## TASK SET
1. Copy the passage of the synagogue restoration article starting at "Inside, chandeliers glow" and ending at "past few years.".
2. Pick up the article on the Czech 10 Stars synagogue project after its last sentence and keep writing it.

## TEXT PROVIDED
————

No Jews have lived in this nondescript little town 80 miles southeast of Prague since the Holocaust, but driving in, you can’t miss the synagogue.
Rose-pink and ochre, with fanciful arched windows and a central peaked roof flanked by two squat towers, it rises dramatically over the rooftops, dominating the otherwise drab surroundings.
Inside, chandeliers glow above cream-colored walls and graceful arched galleries.
Though built in the 1850s, the synagogue looks brand-new — and in some ways it is. Derelict for decades, it has been painstakingly restored, inside and out, over the past few years.
This summer it was opened to the public as part of one of the most ambitious Jewish heritage revitalization projects in Europe — the Czech 10 Stars.
Carried out by the Federation of Czech Jewish Communities and financed by an approximately $14 million grant from the European Union, with further funding from the Czech Culture Ministry, the 10 Stars project links newly restored historic synagogues and other Jewish buildings in 10 towns, cities and villages widely scattered over all parts of the country.
Each site hosts a permanent exhibit focusing on one specific aspect of Jewish history, culture, religious life or traditions. There is space for concerts and other cultural events, and in several places Jewish cemeteries dating back centuries (and even a couple of mikvehs) lie within an easy walk.
“The sites were chosen for their local importance,” Tomas Kraus, secretary general of the Federation, which owns the buildings, told me. “Each had to have something special, an added value.”
It all forms a network of regional Jewish cultural centers — a 10 Stars constellation, if you will — that creates what amounts to a multi-venue Jewish museum that stretches nationwide.

————

## INFORMATION PROVIDED
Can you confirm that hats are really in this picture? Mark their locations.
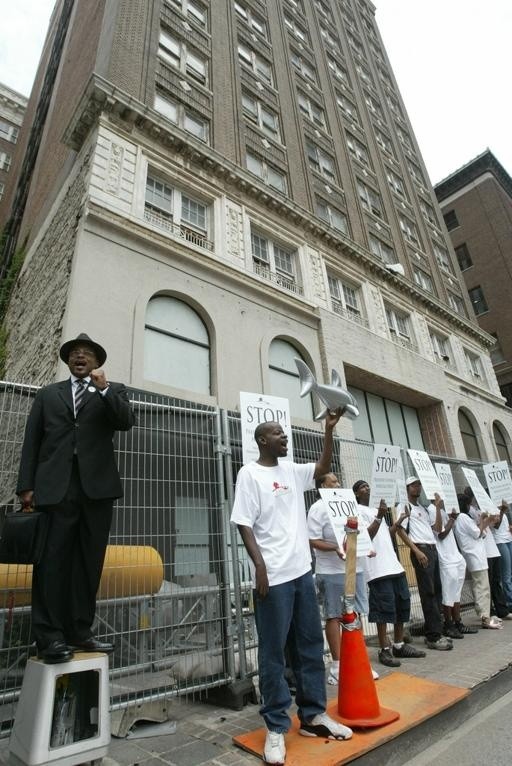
[405,476,420,486]
[60,334,106,369]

————

## WRITTEN ANSWERS
1.
Inside, chandeliers glow above cream-colored walls and graceful arched galleries.
Though built in the 1850s, the synagogue looks brand-new — and in some ways it is. Derelict for decades, it has been painstakingly restored, inside and out, over the past few years.

2.
“The idea is that if you visit one of the sites, even by chance, you will realize that there are nine other parts of the exhibition, so you will want to visit them, too,” Kraus told me.
Mostly well off the usual tourist track, the 10 Stars sites include Úštěk, Jičín and Brandýs nad Labem-Stará Boleslav to the north; Plzeň and Březnice to the west; Nová Cerekev and Polná in the south-central area; and Boskovice, Mikulov and Krnov to the east.
In four rushed days in July, I crisscrossed the country trying to see as many of them as I could, racking up hundreds of miles on my car and managing to get to seven of the 10.
The synagogues, dating from the 16th to the 19th centuries, have been restored as closely as possible to their pre-World War II state, which means in most cases to breath-taking splendor. Some even had to be re-restored to correct faulty renovations done in the past.
“Our goal was to bring the buildings back to how they were,” project director Jan Kindermann said.
“We worked from old photographs and the restorers made studies to determine original decorations and colors,” he said. “We restored things where we found something; but if we found nothing, we rebuilt.”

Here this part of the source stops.